▸ Document section
I'm not going to debate this issue, so don't worry. I think all the opinions here have some degree of validity to them.
I did want to say a couple more things, though -- and then leave the topic alone:
It's interesting that someone actually DID mention something I touched upon regarding the delicate nature of the HIV virus when it is not in a host body. But the post in question is technically incorrect to state that "you will NOT get HIV." It is impossible to say this for certain. Yet this is also something I didn't want to get into -- it starts getting massively complex to painstakingly point out all the factors involved which contribute to how long HIV does or does not survive outside the body and when, exactly, its infectiousness is no longer a concern. So rather than bother with all of that, we can disprove this statement quickly and easily by saying that eating cum off the floor or from any surface where it has been deposited IS a risk for HIV transmission simply because we can NEVER know just how long it has been there. Video stores are active places. Men cum on the floors every couple minutes. Someone could shoot a load, leave a booth, and within ten seconds someone else could enter that booth and then subsequently eat that cum. Or it might be sitting there in liquid form for an hour. There is no way to know.
So please, let's not get into absolutes here when no absolutes exist.
Also, urine is STERILE when it comes from a healthy individual. There aren't any bacteria present in healthy urine which can cause illness. Drinking piss from the tap, assuming (and that's a very big word) that your partner is free of disease, is a very low-risk activity. Lapping up urine from a public toilet bowl, however, is not a good idea.

▸ Task instructions
**A)** Repeat the post on HIV risk word for word, everything from "So please, let's" down to "a good idea.".
**B)** In the post on HIV risk, which words are written entirely in capital letters for emphasis? Leave out the abbreviation HIV.
**C)** Go on writing the post about HIV and urine risk from the point where it ends.
The listing after this point is separate material and has no connection to the post on HIV risk.

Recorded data
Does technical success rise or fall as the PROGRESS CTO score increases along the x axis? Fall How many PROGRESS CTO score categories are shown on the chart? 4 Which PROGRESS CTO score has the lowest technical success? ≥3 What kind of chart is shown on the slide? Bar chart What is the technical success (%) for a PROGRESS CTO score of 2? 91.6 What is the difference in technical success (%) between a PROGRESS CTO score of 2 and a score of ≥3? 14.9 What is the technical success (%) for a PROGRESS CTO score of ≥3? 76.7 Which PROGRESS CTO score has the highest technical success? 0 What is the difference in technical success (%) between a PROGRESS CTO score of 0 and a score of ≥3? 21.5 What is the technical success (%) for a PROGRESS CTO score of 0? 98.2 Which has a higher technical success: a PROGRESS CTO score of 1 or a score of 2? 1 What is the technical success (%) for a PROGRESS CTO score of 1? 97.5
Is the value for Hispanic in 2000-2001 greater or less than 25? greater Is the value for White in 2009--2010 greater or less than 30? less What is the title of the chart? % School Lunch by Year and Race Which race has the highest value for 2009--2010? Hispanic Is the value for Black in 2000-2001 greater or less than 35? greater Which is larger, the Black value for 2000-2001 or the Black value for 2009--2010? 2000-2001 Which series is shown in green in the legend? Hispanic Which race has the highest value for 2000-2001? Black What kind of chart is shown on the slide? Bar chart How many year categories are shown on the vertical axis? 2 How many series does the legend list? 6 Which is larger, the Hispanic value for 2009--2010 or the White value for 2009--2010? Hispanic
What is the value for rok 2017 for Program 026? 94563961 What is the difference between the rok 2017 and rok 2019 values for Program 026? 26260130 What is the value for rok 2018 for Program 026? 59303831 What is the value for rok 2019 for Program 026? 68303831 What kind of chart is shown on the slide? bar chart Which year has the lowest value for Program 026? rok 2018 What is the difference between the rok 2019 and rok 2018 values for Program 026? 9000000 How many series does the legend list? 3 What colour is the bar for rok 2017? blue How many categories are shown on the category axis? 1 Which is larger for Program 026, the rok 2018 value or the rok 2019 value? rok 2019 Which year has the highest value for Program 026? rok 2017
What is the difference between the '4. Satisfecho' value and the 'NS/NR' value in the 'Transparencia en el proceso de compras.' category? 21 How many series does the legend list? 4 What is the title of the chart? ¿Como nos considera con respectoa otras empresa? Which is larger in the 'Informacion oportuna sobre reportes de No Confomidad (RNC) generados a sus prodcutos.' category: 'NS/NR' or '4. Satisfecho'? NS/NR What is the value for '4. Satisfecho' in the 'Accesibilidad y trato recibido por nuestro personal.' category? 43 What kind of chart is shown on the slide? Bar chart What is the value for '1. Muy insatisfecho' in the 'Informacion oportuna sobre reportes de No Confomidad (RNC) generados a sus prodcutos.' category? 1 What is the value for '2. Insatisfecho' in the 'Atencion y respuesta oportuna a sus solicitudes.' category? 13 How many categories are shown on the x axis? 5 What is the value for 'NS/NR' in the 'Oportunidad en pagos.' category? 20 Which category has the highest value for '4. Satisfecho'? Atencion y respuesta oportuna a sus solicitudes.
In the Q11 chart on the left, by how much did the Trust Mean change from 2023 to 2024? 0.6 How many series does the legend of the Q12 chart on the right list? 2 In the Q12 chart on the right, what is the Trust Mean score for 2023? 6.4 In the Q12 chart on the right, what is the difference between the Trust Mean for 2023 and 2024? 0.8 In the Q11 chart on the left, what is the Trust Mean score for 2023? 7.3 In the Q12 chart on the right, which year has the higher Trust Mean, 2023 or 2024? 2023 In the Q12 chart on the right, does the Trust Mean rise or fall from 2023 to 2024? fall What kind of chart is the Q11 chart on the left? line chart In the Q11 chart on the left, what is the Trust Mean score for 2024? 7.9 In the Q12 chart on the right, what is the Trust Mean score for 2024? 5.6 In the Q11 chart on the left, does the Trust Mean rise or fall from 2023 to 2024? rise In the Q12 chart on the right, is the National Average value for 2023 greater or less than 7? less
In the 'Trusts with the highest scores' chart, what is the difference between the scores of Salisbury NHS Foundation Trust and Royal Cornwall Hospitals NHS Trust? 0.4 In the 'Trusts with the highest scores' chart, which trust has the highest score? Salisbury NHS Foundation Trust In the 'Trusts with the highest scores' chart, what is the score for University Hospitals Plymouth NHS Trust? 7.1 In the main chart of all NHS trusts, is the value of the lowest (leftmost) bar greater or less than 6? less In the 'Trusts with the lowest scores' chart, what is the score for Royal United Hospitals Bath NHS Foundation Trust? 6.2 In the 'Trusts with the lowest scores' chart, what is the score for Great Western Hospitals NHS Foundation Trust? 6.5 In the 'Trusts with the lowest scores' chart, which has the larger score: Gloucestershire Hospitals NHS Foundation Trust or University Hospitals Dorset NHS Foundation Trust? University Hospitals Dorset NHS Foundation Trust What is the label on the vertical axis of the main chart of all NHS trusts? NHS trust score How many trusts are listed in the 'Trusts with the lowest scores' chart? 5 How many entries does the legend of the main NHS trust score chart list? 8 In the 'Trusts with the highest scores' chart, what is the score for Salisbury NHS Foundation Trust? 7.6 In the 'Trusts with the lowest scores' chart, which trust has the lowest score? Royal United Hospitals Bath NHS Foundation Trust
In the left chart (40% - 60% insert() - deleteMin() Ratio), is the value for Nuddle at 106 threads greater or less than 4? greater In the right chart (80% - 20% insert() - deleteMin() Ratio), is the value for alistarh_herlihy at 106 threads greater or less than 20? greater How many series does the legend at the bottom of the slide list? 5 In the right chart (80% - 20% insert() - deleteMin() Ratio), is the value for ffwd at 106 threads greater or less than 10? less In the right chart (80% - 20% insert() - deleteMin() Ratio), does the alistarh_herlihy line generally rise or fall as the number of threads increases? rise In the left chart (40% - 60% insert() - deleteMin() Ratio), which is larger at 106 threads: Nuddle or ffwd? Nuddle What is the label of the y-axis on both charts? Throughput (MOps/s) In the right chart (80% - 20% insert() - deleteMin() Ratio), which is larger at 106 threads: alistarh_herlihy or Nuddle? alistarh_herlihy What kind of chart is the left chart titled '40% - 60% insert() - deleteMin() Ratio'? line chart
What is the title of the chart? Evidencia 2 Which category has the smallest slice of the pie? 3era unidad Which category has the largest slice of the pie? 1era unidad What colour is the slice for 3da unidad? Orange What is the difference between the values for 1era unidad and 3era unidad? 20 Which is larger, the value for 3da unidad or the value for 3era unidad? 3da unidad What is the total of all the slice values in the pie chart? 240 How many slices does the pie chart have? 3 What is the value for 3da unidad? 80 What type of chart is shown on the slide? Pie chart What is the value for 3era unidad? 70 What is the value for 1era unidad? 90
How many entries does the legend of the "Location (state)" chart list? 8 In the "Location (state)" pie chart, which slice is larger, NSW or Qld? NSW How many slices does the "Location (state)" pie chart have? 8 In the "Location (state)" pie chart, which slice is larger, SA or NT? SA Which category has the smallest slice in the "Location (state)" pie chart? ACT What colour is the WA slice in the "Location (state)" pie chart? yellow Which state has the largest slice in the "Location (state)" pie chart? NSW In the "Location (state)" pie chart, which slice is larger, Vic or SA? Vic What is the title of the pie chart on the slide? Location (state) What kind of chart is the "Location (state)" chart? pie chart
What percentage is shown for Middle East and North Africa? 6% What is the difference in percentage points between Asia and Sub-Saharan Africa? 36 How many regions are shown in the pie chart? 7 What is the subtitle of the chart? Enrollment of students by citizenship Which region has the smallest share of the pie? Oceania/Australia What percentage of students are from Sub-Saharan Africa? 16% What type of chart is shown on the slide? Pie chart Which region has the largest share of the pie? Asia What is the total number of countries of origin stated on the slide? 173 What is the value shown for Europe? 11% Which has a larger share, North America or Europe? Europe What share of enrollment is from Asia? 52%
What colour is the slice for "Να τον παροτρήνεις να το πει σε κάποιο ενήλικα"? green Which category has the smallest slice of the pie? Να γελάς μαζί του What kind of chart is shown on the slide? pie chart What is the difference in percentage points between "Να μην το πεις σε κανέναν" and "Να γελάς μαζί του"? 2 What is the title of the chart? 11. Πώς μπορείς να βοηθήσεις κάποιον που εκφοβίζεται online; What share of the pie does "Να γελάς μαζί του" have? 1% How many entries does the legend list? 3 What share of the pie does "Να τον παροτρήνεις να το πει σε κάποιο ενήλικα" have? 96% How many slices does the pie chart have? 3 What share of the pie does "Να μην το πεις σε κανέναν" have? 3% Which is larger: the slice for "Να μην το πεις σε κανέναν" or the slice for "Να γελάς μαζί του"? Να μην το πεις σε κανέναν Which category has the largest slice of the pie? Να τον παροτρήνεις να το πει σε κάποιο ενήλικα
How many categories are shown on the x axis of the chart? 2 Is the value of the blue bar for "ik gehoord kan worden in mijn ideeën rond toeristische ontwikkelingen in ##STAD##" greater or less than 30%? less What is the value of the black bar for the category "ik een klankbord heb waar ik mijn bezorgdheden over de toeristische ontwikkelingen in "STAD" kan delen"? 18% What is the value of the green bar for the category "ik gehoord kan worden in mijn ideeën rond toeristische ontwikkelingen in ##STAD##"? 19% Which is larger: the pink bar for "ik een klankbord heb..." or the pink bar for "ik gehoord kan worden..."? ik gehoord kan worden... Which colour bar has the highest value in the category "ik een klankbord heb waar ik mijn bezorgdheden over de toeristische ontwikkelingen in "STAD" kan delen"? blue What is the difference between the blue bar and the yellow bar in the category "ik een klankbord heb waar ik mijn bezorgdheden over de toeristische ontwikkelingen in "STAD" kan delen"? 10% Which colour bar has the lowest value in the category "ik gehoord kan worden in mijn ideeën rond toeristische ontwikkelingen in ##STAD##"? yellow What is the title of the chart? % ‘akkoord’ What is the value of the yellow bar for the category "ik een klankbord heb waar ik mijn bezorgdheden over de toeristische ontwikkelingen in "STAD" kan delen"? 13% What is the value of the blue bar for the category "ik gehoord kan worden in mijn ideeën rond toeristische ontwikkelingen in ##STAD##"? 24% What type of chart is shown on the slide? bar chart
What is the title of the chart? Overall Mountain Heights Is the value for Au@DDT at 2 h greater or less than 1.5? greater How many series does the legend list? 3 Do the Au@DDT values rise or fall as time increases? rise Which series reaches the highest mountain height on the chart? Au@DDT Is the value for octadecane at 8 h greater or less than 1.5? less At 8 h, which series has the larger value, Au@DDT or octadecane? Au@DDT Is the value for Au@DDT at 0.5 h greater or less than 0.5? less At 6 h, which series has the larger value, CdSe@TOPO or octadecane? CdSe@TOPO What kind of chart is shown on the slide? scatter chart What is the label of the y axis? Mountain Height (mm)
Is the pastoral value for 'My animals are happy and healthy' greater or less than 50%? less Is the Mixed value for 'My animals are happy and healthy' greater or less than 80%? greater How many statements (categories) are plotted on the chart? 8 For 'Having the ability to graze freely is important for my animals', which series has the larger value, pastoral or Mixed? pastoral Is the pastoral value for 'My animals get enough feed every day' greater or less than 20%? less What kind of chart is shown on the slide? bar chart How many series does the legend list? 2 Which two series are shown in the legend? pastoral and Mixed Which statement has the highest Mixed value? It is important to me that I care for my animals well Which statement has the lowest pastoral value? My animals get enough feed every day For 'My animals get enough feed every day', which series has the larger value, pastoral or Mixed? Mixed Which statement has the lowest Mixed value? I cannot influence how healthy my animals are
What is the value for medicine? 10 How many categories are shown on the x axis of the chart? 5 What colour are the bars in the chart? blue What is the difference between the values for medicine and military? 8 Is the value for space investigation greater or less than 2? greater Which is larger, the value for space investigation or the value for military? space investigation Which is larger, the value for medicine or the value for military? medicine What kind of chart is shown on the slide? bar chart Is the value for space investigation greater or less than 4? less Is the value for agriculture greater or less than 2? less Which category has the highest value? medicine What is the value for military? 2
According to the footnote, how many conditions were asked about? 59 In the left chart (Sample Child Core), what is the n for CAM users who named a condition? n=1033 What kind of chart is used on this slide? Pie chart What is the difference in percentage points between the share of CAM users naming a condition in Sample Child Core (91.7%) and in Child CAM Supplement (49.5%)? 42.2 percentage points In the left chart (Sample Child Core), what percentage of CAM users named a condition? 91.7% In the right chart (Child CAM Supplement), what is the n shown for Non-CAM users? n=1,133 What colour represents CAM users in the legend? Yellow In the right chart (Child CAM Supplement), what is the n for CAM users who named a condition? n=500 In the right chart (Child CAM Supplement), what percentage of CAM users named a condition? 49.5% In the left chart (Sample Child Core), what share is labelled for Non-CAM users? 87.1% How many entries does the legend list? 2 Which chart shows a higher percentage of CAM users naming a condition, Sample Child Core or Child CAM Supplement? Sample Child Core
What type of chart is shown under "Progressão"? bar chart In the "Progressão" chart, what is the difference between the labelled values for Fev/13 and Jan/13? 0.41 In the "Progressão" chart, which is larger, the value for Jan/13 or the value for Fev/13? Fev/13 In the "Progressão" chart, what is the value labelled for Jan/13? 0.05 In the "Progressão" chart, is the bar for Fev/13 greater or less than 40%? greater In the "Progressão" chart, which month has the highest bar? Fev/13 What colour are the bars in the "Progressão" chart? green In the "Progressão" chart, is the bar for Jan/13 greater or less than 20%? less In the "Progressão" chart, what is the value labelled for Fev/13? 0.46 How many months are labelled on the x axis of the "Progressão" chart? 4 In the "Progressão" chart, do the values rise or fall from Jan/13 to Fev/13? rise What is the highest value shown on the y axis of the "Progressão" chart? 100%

▸ Per-task answers
**A)**
So please, let's not get into absolutes here when no absolutes exist.
Also, urine is STERILE when it comes from a healthy individual. There aren't any bacteria present in healthy urine which can cause illness. Drinking piss from the tap, assuming (and that's a very big word) that your partner is free of disease, is a very low-risk activity. Lapping up urine from a public toilet bowl, however, is not a good idea.

**B)** DID, NOT, IS, NEVER, STERILE

**C)**
I'll agree with GuyTopeka in that this behavior is ultimately going to lead to a very unpleasant afternoon spent stranded within the confines of the nearest restroom, probably shitting and puking your brains (!?) out.
But I still think that mostly this disgusting habit is, unfortunately, fairly "safe" overall. The fact that semen makes a fabulous culture medium remains independent of WHAT is actually cultured ON IT.
The bacterial "menace" is all around us. Touch ANYTHING near you and you are touching bacteria. Most of it is nothing to fear -- we are well immune to everyday bacteria -- and much of it is actually beneficial to our survival as a species. However, there ARE lots of nasties out there which can make you sick, albeit it is unlikely that any bacterial illness is going to be long-lasting or cause permanent damage. You can effectively culture bacteria taken from ANY surface -- but it takes a while to start them growing at a seriously exponential rate. Semen dries in a very short time and loses most of its properties which make it a great culture medium quickly. We're not about to see mutant strains of bacteria being created in bookstores anytime soon. And a simple proliferation of bacteria which exist naturally in our environment is not going to be (most of the time) enough to make a difference as to whether or not you get sick or sicker or fall ill at all.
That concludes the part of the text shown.